Extracted text:
<<<<

The New Zealand Registrar of Companies, Mr Neville Harris, needs to urgently examine the state of the share register of this company and determine whether the serious allegations levelled against these three company directors by the Society necessitates prosecutions under the Companies Act 1993.
1. Other Directors’ Shareholdings in NZPEL
As well as Director John Malcolm Carr, Director Stuart Hamilton Cairns also has financial interests in New Zealand Petroleum Exploration Limited. He holds 1,646,610 ordinary shares, via the company he directs called Catalyst Finance Limited [CFL], according to the 2007 Financial Report. Currently, South British Insurance Company Limited which is owned and directed by Cairns, holds 775,000 shares (Note: None of these are held by the defunct Wilbur Nominees Limited as the 2010 Annual Return records). In addition 871,610 shares are owned by Rotomanu Native Plant Company Limited (Co. No. 496686) which Stuart Cairns co-directs and owns. Director Malcolm JH Brown owns 85,597 ordinary shares as at 31/05/07.
2. New Zealand Central Securities Depository Ltd
NZCSD is a wholly owned subsidiary of the Reserve Bank of New Zealand. NZCSD does not actually trade, but acts as the legal (registered) owner of securities that are beneficially owned by members of the NZClear real-time settlement system
For more about NZClear and NZCSD see: http://www.rbnz.govt.nz/payment/nzclear/0091771.html
Members of the NZClear system include banks, fund managers, custodians, trustee companies, investment funds and insurance companies etc. Currently the value of all securities in NZCSD’s name is $140 billion (of which $15 billion relates to equities).
The Reserve Bank and NZCSD do not have a beneficial interest in these securities, with the ownership rights and investment risk lying with the beneficial owners, who are free to deal with the securities in the system.
To summarise, NZCSD is merely a custodian trustee which administers the shares on behalf of the beneficial owners, with the NZClear system allowing beneficial owners to electronically settle transactions of the securities that have been lodged into NZCSD’s name.
3. An Inquiry Into New Zealand Petroleum Exploration Limited (formerly Triton Oil NZ Ltd), the involvement of the DF Mainland Group in the reinvention of this company and its owner, and the financial collapse of DF Mainland.

>>>>

Record list:
<<<<

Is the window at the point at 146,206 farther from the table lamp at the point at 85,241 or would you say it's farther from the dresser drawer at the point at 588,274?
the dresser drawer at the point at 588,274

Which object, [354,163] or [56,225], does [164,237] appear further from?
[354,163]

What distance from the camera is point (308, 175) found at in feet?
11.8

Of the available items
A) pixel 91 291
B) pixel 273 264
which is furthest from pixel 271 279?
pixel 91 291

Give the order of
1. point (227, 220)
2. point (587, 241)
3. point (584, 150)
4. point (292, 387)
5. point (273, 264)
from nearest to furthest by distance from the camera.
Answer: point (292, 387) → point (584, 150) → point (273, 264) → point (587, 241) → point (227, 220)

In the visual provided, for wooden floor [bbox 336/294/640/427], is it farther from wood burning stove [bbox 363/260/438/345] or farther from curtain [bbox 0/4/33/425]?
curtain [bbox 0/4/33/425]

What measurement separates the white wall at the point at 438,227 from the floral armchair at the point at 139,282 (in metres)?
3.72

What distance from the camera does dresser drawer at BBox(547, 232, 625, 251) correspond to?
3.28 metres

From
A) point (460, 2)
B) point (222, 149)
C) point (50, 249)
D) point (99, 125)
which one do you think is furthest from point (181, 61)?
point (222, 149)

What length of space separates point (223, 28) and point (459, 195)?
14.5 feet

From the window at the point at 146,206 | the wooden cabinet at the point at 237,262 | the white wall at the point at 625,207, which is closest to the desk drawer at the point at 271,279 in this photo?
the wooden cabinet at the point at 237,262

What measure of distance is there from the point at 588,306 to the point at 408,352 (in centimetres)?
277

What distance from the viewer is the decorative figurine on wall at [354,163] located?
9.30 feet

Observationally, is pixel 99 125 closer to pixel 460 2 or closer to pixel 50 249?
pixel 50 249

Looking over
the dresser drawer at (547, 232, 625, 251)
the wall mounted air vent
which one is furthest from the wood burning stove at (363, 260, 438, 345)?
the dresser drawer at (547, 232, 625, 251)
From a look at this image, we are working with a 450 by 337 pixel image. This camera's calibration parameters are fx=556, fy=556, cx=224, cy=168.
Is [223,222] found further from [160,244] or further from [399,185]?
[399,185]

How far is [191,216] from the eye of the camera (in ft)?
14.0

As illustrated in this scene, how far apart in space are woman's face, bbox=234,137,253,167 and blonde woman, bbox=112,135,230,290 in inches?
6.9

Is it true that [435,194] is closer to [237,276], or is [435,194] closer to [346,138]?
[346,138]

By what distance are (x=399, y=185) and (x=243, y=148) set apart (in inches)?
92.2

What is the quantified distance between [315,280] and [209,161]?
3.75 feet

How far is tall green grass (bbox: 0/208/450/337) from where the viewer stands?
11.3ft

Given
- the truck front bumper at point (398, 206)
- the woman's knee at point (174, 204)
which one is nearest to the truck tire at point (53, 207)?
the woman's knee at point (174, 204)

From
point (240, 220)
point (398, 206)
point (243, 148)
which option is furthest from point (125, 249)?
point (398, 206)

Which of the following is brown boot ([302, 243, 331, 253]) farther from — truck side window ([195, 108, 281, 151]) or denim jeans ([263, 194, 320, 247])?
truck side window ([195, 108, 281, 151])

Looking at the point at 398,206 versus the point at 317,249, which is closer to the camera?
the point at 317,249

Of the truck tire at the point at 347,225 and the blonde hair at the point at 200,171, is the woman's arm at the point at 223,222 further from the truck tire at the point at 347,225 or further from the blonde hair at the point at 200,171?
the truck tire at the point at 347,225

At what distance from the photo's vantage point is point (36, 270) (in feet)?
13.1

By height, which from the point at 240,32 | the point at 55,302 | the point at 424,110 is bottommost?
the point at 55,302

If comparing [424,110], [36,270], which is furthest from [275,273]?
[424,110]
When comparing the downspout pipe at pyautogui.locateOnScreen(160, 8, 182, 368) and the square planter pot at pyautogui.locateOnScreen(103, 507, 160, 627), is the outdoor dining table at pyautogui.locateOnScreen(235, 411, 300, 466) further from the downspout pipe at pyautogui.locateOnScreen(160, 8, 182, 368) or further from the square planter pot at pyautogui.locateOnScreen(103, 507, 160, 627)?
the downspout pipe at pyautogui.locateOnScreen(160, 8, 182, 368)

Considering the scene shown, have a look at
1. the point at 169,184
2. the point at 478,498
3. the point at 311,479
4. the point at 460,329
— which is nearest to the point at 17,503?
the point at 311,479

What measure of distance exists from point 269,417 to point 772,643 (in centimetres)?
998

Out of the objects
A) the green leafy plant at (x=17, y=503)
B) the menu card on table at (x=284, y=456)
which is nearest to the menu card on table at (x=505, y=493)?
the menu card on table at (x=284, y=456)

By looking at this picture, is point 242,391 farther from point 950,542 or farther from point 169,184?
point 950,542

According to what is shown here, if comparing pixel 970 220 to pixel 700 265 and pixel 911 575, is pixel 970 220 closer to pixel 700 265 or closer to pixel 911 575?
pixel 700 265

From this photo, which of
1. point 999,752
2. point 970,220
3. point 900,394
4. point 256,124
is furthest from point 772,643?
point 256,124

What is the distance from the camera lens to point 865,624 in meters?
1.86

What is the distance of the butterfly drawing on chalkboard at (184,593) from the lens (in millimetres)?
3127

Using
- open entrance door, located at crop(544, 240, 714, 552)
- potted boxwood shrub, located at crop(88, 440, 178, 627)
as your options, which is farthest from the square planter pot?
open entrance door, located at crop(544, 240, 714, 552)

>>>>
<<<<

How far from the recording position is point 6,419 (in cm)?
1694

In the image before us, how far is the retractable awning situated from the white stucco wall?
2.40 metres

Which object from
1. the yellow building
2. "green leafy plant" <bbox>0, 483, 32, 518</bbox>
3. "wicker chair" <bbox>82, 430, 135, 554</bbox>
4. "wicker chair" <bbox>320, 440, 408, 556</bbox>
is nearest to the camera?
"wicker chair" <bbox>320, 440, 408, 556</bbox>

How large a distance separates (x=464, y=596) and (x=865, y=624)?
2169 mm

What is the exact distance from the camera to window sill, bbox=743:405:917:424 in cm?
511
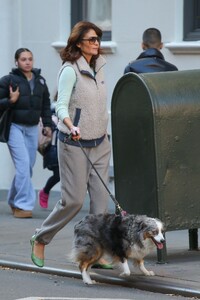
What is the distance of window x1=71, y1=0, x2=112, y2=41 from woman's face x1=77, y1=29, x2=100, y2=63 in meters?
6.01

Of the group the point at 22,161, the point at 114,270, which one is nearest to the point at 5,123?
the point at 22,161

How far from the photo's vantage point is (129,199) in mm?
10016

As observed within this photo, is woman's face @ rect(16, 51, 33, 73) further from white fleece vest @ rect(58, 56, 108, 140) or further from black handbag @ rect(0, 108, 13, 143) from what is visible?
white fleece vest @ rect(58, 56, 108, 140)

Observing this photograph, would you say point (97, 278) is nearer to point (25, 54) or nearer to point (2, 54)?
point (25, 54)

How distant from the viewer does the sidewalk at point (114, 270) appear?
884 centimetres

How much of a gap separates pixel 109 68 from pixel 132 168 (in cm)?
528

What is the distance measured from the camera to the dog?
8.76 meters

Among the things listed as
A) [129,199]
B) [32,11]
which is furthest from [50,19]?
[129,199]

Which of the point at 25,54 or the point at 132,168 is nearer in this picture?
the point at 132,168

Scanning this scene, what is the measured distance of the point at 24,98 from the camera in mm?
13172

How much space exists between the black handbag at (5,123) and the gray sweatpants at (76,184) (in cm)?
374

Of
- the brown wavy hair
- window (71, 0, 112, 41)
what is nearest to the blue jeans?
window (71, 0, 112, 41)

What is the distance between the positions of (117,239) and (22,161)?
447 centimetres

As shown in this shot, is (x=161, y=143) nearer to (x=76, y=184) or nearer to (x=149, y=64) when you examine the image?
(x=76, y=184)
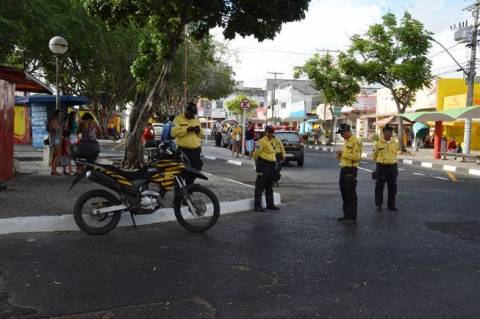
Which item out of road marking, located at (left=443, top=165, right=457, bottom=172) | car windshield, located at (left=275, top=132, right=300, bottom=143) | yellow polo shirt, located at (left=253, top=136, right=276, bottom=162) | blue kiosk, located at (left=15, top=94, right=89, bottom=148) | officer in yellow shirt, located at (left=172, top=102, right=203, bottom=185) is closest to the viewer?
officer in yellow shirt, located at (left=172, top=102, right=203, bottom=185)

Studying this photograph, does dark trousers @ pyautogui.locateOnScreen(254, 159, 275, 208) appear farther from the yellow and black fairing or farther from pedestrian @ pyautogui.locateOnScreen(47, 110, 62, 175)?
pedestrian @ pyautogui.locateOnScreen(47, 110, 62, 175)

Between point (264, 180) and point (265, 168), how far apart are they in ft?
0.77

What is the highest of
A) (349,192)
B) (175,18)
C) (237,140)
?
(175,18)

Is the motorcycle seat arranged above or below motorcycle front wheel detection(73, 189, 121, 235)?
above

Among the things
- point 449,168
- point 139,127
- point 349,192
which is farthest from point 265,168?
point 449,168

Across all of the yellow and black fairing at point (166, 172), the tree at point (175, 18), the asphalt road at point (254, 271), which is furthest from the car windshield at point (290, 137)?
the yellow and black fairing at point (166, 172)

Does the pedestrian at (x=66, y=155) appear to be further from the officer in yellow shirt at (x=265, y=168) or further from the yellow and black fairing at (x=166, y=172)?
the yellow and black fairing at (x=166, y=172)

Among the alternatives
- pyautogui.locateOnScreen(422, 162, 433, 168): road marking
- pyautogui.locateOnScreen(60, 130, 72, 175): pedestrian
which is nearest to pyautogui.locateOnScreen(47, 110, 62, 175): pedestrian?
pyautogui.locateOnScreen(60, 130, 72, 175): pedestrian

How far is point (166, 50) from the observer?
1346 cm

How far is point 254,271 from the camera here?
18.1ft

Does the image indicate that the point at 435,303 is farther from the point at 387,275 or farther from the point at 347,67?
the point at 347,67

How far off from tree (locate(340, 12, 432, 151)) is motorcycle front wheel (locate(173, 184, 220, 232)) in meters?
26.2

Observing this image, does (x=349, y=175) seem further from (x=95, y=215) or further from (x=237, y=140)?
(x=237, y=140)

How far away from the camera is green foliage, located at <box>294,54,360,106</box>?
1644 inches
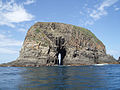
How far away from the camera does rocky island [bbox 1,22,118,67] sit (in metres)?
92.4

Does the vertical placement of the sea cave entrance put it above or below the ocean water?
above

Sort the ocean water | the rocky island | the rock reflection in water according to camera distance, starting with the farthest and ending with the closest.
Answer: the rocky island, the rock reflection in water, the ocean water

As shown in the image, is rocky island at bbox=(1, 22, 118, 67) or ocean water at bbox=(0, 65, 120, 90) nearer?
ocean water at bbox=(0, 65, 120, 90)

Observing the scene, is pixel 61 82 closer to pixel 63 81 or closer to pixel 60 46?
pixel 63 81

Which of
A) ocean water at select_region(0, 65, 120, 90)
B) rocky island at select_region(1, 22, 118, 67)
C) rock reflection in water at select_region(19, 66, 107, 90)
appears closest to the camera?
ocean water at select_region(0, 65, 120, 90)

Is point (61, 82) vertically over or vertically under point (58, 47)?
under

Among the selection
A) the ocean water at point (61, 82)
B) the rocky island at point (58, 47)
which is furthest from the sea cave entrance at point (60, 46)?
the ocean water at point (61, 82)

>>>>

Directive: Continue the text on New Zealand Petroleum Exploration Limited and its share register from the point where it stops.

The reply:
New Zealand Petroleum Company Limited (Co. No. 13802) [henceforth referred to as “NZPCL”], once owned by the now defunct Triton Energy Corporation1 of Dallas, Texas, was listed on the NZ share market in 1962. In 1969 its name was changed and shortened to New Zealand Petroleum Co. Ltd and up until November 1996 it had been involved in about 20 largely unsuccessful wells in New Zealand. From 1992 to November 1996 NZPCL had relied on financiers or its major United States shareholder Triton Energy to remain afloat.
The focus of this inquiry is New Zealand Petroleum Exploration Limited [“NZPEL”] (formerly Triton Oil NZ Ltd), currently directed by Chairman of the Board of Directors, Stuart Hamilton Cairns of Auckland, John Malcolm Carr of San Antonio Texas, and Malcolm James Hamilton Brown of Wellington. It also deals with the involvement of the DF Mainland Group of companies in the reinvention of New Zealand Petroleum (“NZPCL”) and Triton Oil into NZPEL, and the financial collapse of the litigation-prone DF Mainland Group and their directors, including Stuart Cairns, John M Carr and Malcolm JH Brown.
The directors’ Balance Sheet and Accounts for NZPCL and its subsidiaries presented to shareholders at its 33rd Annual General Meeting held on 9 November 1994, recorded an aggregate indebtedness to Triton Energy of $9.035 million for the financial year ending 31 May 1994, and accumulated losses for NZPCL of $21.868 million.
On 29 July 1994 Triton Energy reduced its holding of voting securities in NZPCL from 63.66% to 33.66% and on 5 August 1994 it withdrew all its financial support. At that time Petrocorp Ltd owned 7 per cent of NZPCL and the remaining 30 percent of NZPCL shares were spread between some 2500 United States resident shareholders and 700 New Zealand resident shareholders, including its three directors: Cairns, Carr and Brown.
On 31 August 1994 John Malcolm Carr of San Antonio Texas and Stuart Hamilton Cairns of Auckland, were both appointed directors of the ‘valueless’ debt-ridden NZPCL. At that time John M Carr was a director of D.F. Mainland and Company Limited [“DFMCL”], having been appointed on 18 December 1988. Cairns and Brown later joined the board as co-directors on 30 November 1998. Cairns had been appointed together with Richard (Rick) Braddock, as a founding co-director of the owner of DFMCL, DF Mainland Group Ltd (“DFMGL”), on 18 September 1990.
Both John M Carr and Stuart H Cairns had significant financial interests in DFMGL.
On the same day Cairns and Carr were appointed as directors of NZPCL, its board appointed DFMCL as its managers and financiers – formally agreeing in a letter dated 1 September 1994 to provide “limited financial support” for NZPCL for 12 months, commencing from the date of the letter. Carr, Cairns and Brown therefore had significant financial stakes in the reinvention of Triton and NZPCL by means of the DF Mainland Group assisted restructuring.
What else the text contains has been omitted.